* [GOAL OF THE EXERCISE] Write out the data verbatim, from its first line down to and including the line that contains "72H87V76L90 84L91 85V86L93".

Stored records
-------

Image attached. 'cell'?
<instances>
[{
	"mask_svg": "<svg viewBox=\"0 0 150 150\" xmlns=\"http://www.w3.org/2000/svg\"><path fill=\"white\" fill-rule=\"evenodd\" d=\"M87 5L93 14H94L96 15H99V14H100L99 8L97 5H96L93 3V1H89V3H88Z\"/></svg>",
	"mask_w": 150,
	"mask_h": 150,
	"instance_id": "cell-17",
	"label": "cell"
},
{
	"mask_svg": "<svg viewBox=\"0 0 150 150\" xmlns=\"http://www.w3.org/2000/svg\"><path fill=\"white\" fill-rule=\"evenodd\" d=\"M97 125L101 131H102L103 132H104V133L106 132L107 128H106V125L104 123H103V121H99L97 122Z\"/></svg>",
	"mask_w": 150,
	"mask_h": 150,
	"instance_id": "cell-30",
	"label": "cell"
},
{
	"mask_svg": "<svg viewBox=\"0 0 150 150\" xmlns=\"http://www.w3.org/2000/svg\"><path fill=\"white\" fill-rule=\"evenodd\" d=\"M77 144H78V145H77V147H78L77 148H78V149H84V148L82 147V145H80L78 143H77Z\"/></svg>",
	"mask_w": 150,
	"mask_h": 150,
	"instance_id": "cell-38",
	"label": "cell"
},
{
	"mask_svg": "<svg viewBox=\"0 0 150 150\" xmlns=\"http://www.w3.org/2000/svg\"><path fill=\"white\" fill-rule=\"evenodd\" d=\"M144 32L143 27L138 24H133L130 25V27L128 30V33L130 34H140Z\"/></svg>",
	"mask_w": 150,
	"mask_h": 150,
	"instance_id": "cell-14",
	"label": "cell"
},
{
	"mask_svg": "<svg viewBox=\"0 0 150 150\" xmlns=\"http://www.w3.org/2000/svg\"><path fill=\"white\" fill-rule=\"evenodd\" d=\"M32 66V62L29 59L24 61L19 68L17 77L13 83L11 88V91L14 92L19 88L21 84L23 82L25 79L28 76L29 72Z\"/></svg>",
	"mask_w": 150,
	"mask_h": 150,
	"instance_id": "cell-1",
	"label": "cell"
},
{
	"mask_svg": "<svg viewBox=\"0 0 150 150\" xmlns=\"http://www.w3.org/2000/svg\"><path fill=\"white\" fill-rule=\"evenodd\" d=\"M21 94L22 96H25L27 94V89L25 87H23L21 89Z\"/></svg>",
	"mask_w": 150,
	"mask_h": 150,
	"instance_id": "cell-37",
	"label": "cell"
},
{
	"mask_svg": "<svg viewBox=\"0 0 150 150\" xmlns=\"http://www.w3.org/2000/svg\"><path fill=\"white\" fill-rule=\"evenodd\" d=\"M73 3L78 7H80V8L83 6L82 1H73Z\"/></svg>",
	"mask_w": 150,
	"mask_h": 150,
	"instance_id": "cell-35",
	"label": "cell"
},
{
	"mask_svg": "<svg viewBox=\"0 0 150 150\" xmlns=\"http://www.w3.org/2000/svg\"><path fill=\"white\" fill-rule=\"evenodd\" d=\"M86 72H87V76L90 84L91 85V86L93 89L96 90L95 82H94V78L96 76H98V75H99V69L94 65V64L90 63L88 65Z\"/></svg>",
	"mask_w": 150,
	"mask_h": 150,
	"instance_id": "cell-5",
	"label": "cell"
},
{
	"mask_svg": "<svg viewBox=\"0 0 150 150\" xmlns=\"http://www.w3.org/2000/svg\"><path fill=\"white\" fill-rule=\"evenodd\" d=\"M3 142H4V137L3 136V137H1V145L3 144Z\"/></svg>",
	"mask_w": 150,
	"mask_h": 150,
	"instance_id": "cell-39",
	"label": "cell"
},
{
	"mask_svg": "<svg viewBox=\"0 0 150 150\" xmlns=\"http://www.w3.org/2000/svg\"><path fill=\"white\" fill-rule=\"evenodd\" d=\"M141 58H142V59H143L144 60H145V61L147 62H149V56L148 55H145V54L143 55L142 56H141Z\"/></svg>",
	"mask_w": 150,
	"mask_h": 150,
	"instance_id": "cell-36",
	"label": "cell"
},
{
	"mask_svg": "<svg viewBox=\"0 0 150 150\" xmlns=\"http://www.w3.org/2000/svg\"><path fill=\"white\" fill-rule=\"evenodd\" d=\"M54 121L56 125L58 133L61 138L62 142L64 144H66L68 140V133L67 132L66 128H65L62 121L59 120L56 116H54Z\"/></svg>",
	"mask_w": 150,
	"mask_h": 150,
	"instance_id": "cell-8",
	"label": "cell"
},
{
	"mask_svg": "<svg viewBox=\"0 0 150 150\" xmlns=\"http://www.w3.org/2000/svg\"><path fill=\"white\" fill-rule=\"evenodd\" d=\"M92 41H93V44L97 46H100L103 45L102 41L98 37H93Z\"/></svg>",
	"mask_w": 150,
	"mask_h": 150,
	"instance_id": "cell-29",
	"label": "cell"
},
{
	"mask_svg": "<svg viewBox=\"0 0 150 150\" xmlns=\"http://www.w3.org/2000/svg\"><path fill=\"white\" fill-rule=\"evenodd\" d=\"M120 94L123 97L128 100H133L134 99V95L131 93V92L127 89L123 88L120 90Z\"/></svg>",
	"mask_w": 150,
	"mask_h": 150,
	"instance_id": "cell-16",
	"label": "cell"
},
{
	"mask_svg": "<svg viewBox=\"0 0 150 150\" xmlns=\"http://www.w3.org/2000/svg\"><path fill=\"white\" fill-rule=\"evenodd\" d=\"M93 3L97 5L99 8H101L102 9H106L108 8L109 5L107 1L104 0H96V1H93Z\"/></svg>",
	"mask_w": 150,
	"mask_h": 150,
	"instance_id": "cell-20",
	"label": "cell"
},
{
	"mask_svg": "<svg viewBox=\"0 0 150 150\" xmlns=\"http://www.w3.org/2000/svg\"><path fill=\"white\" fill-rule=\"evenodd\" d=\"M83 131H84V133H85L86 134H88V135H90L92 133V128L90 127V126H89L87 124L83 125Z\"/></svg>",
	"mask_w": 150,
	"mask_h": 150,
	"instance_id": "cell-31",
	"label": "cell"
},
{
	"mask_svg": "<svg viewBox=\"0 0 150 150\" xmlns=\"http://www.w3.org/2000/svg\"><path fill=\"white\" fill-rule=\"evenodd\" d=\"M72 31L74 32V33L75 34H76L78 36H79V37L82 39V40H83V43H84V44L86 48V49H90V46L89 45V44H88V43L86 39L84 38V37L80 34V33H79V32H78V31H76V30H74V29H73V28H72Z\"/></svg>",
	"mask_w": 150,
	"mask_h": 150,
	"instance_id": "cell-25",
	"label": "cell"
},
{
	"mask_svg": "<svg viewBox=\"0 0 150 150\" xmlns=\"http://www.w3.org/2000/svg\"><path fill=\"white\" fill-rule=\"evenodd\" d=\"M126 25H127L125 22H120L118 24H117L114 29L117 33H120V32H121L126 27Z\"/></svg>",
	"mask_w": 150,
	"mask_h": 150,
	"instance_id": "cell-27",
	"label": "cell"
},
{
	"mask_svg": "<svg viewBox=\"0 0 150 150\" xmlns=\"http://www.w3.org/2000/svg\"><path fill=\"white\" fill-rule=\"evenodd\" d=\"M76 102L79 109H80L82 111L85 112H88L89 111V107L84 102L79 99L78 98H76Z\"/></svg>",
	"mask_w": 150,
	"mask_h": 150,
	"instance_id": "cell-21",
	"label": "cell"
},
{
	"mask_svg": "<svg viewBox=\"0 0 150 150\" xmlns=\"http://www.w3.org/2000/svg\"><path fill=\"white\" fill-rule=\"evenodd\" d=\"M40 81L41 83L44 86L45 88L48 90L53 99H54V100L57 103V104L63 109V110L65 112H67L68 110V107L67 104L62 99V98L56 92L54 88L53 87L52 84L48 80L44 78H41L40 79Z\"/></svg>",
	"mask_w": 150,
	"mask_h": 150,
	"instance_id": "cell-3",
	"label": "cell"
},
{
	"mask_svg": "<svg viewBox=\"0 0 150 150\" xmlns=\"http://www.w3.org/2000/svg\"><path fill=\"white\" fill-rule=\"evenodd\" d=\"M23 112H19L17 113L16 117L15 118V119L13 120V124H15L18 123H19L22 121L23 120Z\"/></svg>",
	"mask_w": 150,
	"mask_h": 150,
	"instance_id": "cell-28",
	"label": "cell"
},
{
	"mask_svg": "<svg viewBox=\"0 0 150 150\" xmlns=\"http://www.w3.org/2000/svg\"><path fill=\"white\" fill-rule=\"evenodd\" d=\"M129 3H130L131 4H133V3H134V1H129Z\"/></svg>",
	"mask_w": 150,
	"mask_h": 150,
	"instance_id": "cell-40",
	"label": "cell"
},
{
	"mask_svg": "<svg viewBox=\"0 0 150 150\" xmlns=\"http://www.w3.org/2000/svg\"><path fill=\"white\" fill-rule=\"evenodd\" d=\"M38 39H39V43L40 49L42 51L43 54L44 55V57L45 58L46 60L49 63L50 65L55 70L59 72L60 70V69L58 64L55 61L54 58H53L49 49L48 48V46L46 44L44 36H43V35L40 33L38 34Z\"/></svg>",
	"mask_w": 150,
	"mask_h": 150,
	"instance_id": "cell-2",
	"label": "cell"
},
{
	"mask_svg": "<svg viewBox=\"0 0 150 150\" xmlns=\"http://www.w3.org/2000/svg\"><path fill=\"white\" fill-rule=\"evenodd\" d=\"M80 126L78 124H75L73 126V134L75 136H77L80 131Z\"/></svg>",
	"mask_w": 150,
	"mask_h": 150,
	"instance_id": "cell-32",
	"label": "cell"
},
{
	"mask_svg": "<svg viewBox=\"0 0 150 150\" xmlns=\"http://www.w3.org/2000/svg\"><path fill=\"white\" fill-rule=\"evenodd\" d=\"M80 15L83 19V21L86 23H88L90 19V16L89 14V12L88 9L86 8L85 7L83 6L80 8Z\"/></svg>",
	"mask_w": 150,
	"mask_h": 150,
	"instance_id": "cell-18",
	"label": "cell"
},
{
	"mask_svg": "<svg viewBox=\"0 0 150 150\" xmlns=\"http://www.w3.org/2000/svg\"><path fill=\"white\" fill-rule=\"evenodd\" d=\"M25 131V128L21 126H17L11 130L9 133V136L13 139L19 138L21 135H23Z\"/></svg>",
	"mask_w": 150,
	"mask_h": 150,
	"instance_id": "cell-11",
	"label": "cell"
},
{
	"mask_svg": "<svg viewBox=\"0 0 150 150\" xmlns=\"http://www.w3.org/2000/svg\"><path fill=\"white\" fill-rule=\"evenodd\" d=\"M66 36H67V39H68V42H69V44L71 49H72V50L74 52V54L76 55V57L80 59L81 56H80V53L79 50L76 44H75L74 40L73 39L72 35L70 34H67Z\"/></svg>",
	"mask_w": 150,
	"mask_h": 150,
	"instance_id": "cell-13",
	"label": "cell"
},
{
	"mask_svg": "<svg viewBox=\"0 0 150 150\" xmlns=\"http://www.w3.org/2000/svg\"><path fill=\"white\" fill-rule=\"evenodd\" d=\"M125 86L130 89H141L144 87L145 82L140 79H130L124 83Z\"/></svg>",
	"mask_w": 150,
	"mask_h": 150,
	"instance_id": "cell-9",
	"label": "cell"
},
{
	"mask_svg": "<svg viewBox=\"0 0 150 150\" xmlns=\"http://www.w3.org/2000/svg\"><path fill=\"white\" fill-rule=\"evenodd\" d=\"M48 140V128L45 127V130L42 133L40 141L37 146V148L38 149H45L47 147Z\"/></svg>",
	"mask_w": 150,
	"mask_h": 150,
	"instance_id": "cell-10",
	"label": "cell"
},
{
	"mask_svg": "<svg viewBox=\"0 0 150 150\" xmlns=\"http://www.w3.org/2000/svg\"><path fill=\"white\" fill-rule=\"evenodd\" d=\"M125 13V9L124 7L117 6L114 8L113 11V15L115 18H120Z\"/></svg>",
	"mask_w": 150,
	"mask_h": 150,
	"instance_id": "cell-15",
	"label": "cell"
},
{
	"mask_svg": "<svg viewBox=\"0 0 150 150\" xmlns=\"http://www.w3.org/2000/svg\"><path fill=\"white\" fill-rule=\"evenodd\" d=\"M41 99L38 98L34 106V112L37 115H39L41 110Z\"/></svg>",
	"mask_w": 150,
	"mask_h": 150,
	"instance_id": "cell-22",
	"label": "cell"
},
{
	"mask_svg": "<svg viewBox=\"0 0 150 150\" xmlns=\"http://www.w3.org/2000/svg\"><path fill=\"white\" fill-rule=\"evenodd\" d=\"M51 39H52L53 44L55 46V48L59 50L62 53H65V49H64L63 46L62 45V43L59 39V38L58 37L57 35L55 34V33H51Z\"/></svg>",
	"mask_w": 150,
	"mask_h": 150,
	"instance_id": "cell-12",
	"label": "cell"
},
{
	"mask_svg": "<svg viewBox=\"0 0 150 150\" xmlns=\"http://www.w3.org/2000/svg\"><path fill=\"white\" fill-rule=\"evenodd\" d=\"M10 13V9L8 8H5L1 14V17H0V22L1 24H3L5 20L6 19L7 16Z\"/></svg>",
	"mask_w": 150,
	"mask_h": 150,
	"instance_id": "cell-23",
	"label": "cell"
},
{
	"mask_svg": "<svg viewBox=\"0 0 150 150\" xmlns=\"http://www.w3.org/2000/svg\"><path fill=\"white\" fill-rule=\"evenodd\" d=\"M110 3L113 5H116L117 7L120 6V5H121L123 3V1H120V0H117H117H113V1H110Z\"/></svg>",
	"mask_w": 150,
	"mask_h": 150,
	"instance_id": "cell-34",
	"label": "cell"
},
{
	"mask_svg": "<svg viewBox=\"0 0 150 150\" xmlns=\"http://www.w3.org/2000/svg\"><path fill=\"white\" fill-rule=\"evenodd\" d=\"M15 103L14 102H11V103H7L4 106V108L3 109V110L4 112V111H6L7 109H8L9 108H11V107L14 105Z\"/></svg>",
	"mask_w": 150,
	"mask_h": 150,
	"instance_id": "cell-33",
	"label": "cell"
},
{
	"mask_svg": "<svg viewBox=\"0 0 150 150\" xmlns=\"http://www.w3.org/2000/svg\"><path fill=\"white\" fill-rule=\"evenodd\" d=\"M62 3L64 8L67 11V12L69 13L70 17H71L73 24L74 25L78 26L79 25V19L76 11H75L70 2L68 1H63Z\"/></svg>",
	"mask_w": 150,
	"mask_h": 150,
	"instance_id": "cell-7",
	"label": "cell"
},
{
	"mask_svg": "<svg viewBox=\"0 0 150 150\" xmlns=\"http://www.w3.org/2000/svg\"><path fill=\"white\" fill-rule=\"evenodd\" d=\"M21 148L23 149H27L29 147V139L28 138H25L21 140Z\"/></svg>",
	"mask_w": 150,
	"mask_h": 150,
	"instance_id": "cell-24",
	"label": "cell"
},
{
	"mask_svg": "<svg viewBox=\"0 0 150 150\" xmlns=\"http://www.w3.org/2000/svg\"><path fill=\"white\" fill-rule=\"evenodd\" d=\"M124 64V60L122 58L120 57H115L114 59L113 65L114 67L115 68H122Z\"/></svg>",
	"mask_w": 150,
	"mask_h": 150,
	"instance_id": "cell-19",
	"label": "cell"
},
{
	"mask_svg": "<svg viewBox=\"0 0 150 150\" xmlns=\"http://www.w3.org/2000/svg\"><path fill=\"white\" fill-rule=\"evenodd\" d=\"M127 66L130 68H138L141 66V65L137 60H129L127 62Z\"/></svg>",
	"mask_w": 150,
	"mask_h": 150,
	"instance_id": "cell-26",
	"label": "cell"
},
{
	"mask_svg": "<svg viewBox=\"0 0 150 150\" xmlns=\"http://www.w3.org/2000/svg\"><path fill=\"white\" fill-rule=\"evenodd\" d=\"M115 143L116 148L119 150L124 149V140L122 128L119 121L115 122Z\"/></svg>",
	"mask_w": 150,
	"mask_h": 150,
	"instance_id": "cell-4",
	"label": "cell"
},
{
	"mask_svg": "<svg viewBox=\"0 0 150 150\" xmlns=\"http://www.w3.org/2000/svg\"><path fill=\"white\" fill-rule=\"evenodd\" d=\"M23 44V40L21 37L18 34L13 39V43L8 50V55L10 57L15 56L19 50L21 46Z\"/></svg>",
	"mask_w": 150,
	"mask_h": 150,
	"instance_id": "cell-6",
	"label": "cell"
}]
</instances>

-------

* [TASK RESULT]
Image attached. 'cell'?
<instances>
[{
	"mask_svg": "<svg viewBox=\"0 0 150 150\" xmlns=\"http://www.w3.org/2000/svg\"><path fill=\"white\" fill-rule=\"evenodd\" d=\"M87 5L93 14H94L96 15H99V14H100L99 8L97 5H96L93 3V1H89V3H88Z\"/></svg>",
	"mask_w": 150,
	"mask_h": 150,
	"instance_id": "cell-17",
	"label": "cell"
},
{
	"mask_svg": "<svg viewBox=\"0 0 150 150\" xmlns=\"http://www.w3.org/2000/svg\"><path fill=\"white\" fill-rule=\"evenodd\" d=\"M97 125L101 131H102L103 132H104V133L106 132L107 128H106V125L104 123H103V121H99L97 122Z\"/></svg>",
	"mask_w": 150,
	"mask_h": 150,
	"instance_id": "cell-30",
	"label": "cell"
},
{
	"mask_svg": "<svg viewBox=\"0 0 150 150\" xmlns=\"http://www.w3.org/2000/svg\"><path fill=\"white\" fill-rule=\"evenodd\" d=\"M77 144H78V145H77V147H78L77 148H78V149H84V148L82 147V145H80L78 143H77Z\"/></svg>",
	"mask_w": 150,
	"mask_h": 150,
	"instance_id": "cell-38",
	"label": "cell"
},
{
	"mask_svg": "<svg viewBox=\"0 0 150 150\" xmlns=\"http://www.w3.org/2000/svg\"><path fill=\"white\" fill-rule=\"evenodd\" d=\"M144 32L143 27L138 24H133L130 25V27L128 30V33L130 34H140Z\"/></svg>",
	"mask_w": 150,
	"mask_h": 150,
	"instance_id": "cell-14",
	"label": "cell"
},
{
	"mask_svg": "<svg viewBox=\"0 0 150 150\" xmlns=\"http://www.w3.org/2000/svg\"><path fill=\"white\" fill-rule=\"evenodd\" d=\"M32 66V62L29 59L24 61L19 68L17 77L13 83L11 88V91L14 92L19 88L21 84L23 82L25 79L28 76L29 72Z\"/></svg>",
	"mask_w": 150,
	"mask_h": 150,
	"instance_id": "cell-1",
	"label": "cell"
},
{
	"mask_svg": "<svg viewBox=\"0 0 150 150\" xmlns=\"http://www.w3.org/2000/svg\"><path fill=\"white\" fill-rule=\"evenodd\" d=\"M21 94L22 96H25L27 94V89L25 87H23L21 89Z\"/></svg>",
	"mask_w": 150,
	"mask_h": 150,
	"instance_id": "cell-37",
	"label": "cell"
},
{
	"mask_svg": "<svg viewBox=\"0 0 150 150\" xmlns=\"http://www.w3.org/2000/svg\"><path fill=\"white\" fill-rule=\"evenodd\" d=\"M73 3L78 7H80V8L83 6L82 1H73Z\"/></svg>",
	"mask_w": 150,
	"mask_h": 150,
	"instance_id": "cell-35",
	"label": "cell"
},
{
	"mask_svg": "<svg viewBox=\"0 0 150 150\" xmlns=\"http://www.w3.org/2000/svg\"><path fill=\"white\" fill-rule=\"evenodd\" d=\"M86 72H87V76L90 84L91 85V86L93 89L96 90L95 82H94V78L96 76H98V75H99V69L94 65V64L90 63L88 65Z\"/></svg>",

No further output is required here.